Schematic of a voltage source with internal resistance in series. The diagram labels the e.m.f. (E), the internal resistance (r), the current (I), and the terminal potential difference (V = E − Ir). This directly illustrates how ‘lost volts’ reduce the terminal p.d. when current flows. Source.
Between these two equations, students can model the behaviour of any practical electrical source under different load conditions.
Understanding Lost Volts
The lost volts represent energy that is not available to the external components of the circuit because it has been dissipated within the source. This concept explains why the terminal potential difference decreases as current increases.
Lost Volts: The potential difference across the internal resistance of a source, equal to Ir, representing the energy lost inside the source per coulomb of charge.
Because the lost volts increase proportionally with current, heavy loads drawing larger currents cause the terminal potential difference to drop noticeably, especially when the internal resistance is not negligible.
The equations allow prediction of this behaviour quantitatively, enabling analysis of how a real power source deviates from an ideal one.
Modelling Circuits with Internal Resistance
When modelling a power source with internal resistance, it is helpful to think of the internal resistance as a small resistor in series with an ideal voltage source of e.m.f. E. The combined circuit can then be treated using Kirchhoff’s laws or Ohm’s law, depending on the level of analysis required.

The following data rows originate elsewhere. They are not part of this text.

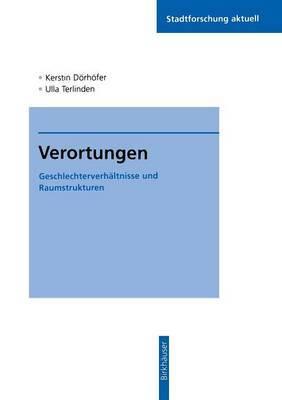 Verortungen: Geschlechterverhaltnisse Und Raumstrukturen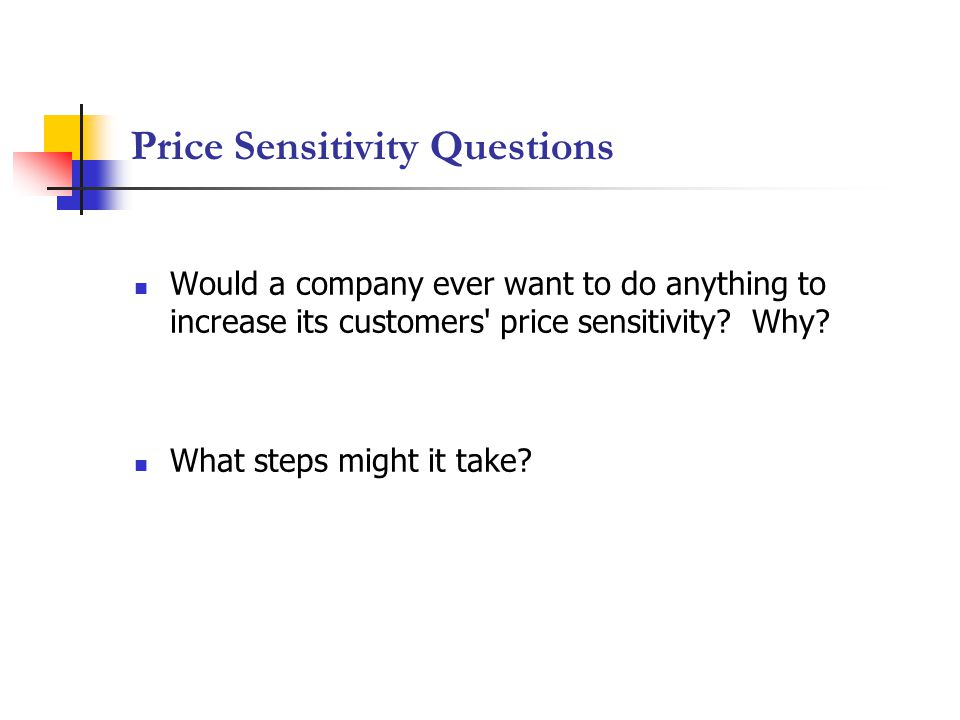 Price Sensitivity Questions Would a company ever want to do anything to increase its customers price sensitivity.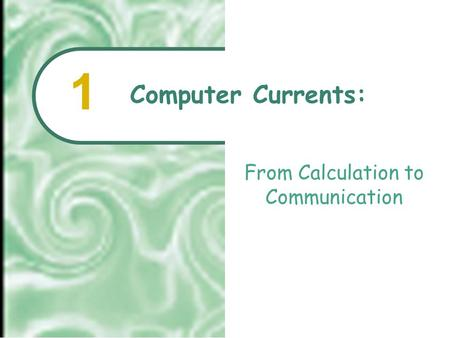 From Calculation to Communication Computer Currents: 1.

Circuit diagram of a battery with e.m.f. (E) and internal resistance (r) supplying a load (R). Because r is in series with R, the current is I = E/(R + r) and the terminal p.d. is V = E − Ir. This visual emphasises that internal resistance is part of the same current loop as the external resistor. Source.
The total resistance of the circuit equals the sum of the internal and external resistances, R_total = R + r.
The current in the circuit is determined by I = E / (R + r).
The terminal potential difference delivered to the external circuit is V = E − Ir.
The greater the ratio of external resistance to internal resistance, the smaller the proportion of energy wasted inside the source.
The power dissipated in each part of the circuit can be analysed as follows:
Power in external load: P_load = I²R
Power lost inside source: P_loss = I²r
These relationships allow evaluation of efficiency for a power supply, defined as the fraction of the total electrical power output that is delivered to the external circuit rather than lost internally.
Behaviour Under Different Load Conditions
The effect of internal resistance becomes more pronounced when the external resistance is low. Several key observations can be drawn from the equations:
When R >> r, almost all the e.m.f. appears across the external circuit; the source behaves almost ideally.
When R ≈ r, a significant fraction of energy is lost within the source, and the terminal potential difference is noticeably reduced.
When R = r, the circuit operates at maximum power output, as shown by the maximum power transfer theorem, though efficiency is only 50%.
When R < r, the source becomes inefficient and may overheat due to excessive internal energy dissipation.
Each case demonstrates how internal resistance limits performance and why understanding the relationship between E, V, I, R, and r is essential for accurate circuit design and analysis.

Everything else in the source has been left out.